Spatial reasoning dataset excerpts
===
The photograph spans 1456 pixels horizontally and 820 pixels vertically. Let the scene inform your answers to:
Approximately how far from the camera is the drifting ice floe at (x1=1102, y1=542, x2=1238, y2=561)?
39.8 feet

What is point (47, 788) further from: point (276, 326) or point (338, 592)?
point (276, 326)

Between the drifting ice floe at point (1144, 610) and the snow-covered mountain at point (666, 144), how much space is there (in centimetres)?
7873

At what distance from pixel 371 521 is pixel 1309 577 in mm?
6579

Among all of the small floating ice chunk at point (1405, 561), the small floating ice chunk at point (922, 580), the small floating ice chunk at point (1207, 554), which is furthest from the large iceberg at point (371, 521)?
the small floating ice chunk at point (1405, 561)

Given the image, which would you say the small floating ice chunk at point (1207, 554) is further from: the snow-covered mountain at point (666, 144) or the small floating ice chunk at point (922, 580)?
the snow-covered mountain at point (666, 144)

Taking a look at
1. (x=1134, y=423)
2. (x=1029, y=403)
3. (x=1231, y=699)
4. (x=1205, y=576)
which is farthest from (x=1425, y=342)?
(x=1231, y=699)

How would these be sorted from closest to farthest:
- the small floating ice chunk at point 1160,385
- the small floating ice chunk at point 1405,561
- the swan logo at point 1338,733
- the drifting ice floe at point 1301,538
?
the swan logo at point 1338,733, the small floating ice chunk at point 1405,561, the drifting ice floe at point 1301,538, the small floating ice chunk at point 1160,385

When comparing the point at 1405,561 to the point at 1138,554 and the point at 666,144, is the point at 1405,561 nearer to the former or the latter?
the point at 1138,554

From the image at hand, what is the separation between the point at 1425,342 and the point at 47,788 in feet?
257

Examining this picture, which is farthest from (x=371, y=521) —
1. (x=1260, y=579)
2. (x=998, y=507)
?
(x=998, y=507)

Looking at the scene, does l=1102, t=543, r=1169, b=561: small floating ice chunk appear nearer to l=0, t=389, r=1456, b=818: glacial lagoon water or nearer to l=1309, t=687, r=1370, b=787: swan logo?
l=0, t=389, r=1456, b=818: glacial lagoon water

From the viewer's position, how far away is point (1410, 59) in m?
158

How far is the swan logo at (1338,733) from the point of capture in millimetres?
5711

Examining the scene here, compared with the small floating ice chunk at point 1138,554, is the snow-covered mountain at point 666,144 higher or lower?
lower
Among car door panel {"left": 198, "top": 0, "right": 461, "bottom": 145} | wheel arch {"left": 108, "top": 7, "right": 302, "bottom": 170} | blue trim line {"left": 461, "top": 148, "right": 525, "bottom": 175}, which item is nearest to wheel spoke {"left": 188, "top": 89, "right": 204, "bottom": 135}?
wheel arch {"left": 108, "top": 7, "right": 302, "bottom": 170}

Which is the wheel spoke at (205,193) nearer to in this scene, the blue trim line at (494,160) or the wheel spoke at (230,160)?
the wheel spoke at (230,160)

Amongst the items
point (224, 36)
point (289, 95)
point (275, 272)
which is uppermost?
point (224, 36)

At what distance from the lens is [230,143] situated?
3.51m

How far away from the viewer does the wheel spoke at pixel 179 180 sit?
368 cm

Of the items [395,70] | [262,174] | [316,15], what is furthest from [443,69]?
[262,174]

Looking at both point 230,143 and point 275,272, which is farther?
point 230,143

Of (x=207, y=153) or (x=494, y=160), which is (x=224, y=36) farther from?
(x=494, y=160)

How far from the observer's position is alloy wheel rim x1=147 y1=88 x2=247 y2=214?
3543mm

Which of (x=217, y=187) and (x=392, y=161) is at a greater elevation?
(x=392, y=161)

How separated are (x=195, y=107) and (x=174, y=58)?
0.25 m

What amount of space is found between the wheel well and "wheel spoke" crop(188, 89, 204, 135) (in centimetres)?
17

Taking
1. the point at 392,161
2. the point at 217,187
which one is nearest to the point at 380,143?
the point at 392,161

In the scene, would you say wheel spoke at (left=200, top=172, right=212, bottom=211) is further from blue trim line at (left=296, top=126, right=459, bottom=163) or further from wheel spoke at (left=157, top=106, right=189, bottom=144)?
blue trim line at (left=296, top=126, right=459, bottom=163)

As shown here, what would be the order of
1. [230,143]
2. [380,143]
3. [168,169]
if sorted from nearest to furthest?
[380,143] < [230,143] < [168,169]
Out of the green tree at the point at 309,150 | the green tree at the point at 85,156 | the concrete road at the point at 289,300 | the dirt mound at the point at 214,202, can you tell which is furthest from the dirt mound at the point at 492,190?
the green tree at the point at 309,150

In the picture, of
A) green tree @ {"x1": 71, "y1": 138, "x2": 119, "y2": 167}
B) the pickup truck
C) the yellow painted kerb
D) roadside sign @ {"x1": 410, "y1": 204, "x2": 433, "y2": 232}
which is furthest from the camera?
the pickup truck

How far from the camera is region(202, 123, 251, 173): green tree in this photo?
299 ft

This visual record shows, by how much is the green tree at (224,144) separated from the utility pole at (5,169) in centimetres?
===
> _Requirements_
Substitute "power pole" for every occurrence of "utility pole" in the entries above, and reproduce all of them with nothing else changed.

> _Reply_
The photograph spans 1456 pixels horizontally and 820 pixels vertically. Let the scene inform your answers to:
Approximately how far from the camera is the drifting ice floe at (x1=1102, y1=542, x2=1238, y2=561)?
39.8 feet

What is point (47, 788) further from: point (276, 326) or point (338, 592)?
point (276, 326)

Between the drifting ice floe at point (1144, 610) and the snow-covered mountain at point (666, 144), how much space is there (in centimetres)?
7873

At what distance from pixel 371 521 is pixel 1309 577 in mm?
6579

Among all of the small floating ice chunk at point (1405, 561), the small floating ice chunk at point (922, 580), the small floating ice chunk at point (1207, 554), which is furthest from the large iceberg at point (371, 521)?
the small floating ice chunk at point (1405, 561)

Given the image, which would you say the small floating ice chunk at point (1207, 554) is further from: the snow-covered mountain at point (666, 144) or the small floating ice chunk at point (922, 580)?
the snow-covered mountain at point (666, 144)

Taking a look at
1. (x=1134, y=423)
2. (x=1029, y=403)
3. (x=1231, y=699)
4. (x=1205, y=576)
which is farthest from (x=1425, y=342)?
(x=1231, y=699)

How would these be sorted from closest to farthest:
- the small floating ice chunk at point 1160,385
- the small floating ice chunk at point 1405,561
- the swan logo at point 1338,733
- the drifting ice floe at point 1301,538
?
the swan logo at point 1338,733, the small floating ice chunk at point 1405,561, the drifting ice floe at point 1301,538, the small floating ice chunk at point 1160,385

When comparing the point at 1405,561 to the point at 1138,554 and the point at 666,144, is the point at 1405,561 nearer to the former or the latter?
the point at 1138,554

From the image at hand, what is the separation between the point at 1425,342 and the point at 47,788 in feet?
257

Examining this picture, which is farthest from (x=371, y=521) —
1. (x=1260, y=579)
2. (x=998, y=507)
?
(x=998, y=507)

Looking at the scene, does l=1102, t=543, r=1169, b=561: small floating ice chunk appear nearer to l=0, t=389, r=1456, b=818: glacial lagoon water or nearer to l=1309, t=687, r=1370, b=787: swan logo?
l=0, t=389, r=1456, b=818: glacial lagoon water

From the viewer's position, how far away is point (1410, 59) in m?
158

How far is the swan logo at (1338,733) from the point of capture in millimetres?
5711

Examining the scene here, compared with the small floating ice chunk at point 1138,554, is the snow-covered mountain at point 666,144 higher or lower?
lower
Among car door panel {"left": 198, "top": 0, "right": 461, "bottom": 145} | wheel arch {"left": 108, "top": 7, "right": 302, "bottom": 170} | blue trim line {"left": 461, "top": 148, "right": 525, "bottom": 175}, which item is nearest to wheel spoke {"left": 188, "top": 89, "right": 204, "bottom": 135}?
wheel arch {"left": 108, "top": 7, "right": 302, "bottom": 170}

Which is the wheel spoke at (205,193) nearer to in this scene, the blue trim line at (494,160) or the wheel spoke at (230,160)?
the wheel spoke at (230,160)

Amongst the items
point (224, 36)
point (289, 95)
point (275, 272)
which is uppermost?
point (224, 36)

At what distance from the lens is [230,143] situated?
3.51m

How far away from the viewer does the wheel spoke at pixel 179 180 sit?
368 cm

Of the items [395,70] | [262,174] | [316,15], what is furthest from [443,69]?
[262,174]

Looking at both point 230,143 and point 275,272, which is farther?
point 230,143

Of (x=207, y=153) or (x=494, y=160), which is (x=224, y=36) farther from?
(x=494, y=160)

How far from the observer's position is alloy wheel rim x1=147 y1=88 x2=247 y2=214?
3543mm

Which of (x=217, y=187) and (x=392, y=161) is at a greater elevation?
(x=392, y=161)

How separated are (x=195, y=107) and (x=174, y=58)?
0.25 m

What amount of space is found between the wheel well and "wheel spoke" crop(188, 89, 204, 135) (in centimetres)?
17

Taking
1. the point at 392,161
2. the point at 217,187
which one is nearest to the point at 380,143?
the point at 392,161

In the scene, would you say wheel spoke at (left=200, top=172, right=212, bottom=211) is further from blue trim line at (left=296, top=126, right=459, bottom=163) or further from wheel spoke at (left=157, top=106, right=189, bottom=144)?
blue trim line at (left=296, top=126, right=459, bottom=163)

As shown here, what would be the order of
1. [230,143]
2. [380,143]
3. [168,169]
if sorted from nearest to furthest?
[380,143] < [230,143] < [168,169]
Out of the green tree at the point at 309,150 | the green tree at the point at 85,156 | the concrete road at the point at 289,300 | the dirt mound at the point at 214,202, can you tell which is furthest from the dirt mound at the point at 492,190?
the green tree at the point at 309,150

In the picture, of
A) green tree @ {"x1": 71, "y1": 138, "x2": 119, "y2": 167}
B) the pickup truck
C) the yellow painted kerb
D) roadside sign @ {"x1": 410, "y1": 204, "x2": 433, "y2": 232}
which is furthest from the camera?
the pickup truck

How far from the camera is region(202, 123, 251, 173): green tree in this photo?
299 ft

This visual record shows, by how much is the green tree at (224,144) separated from the power pole at (5,169) in centimetres?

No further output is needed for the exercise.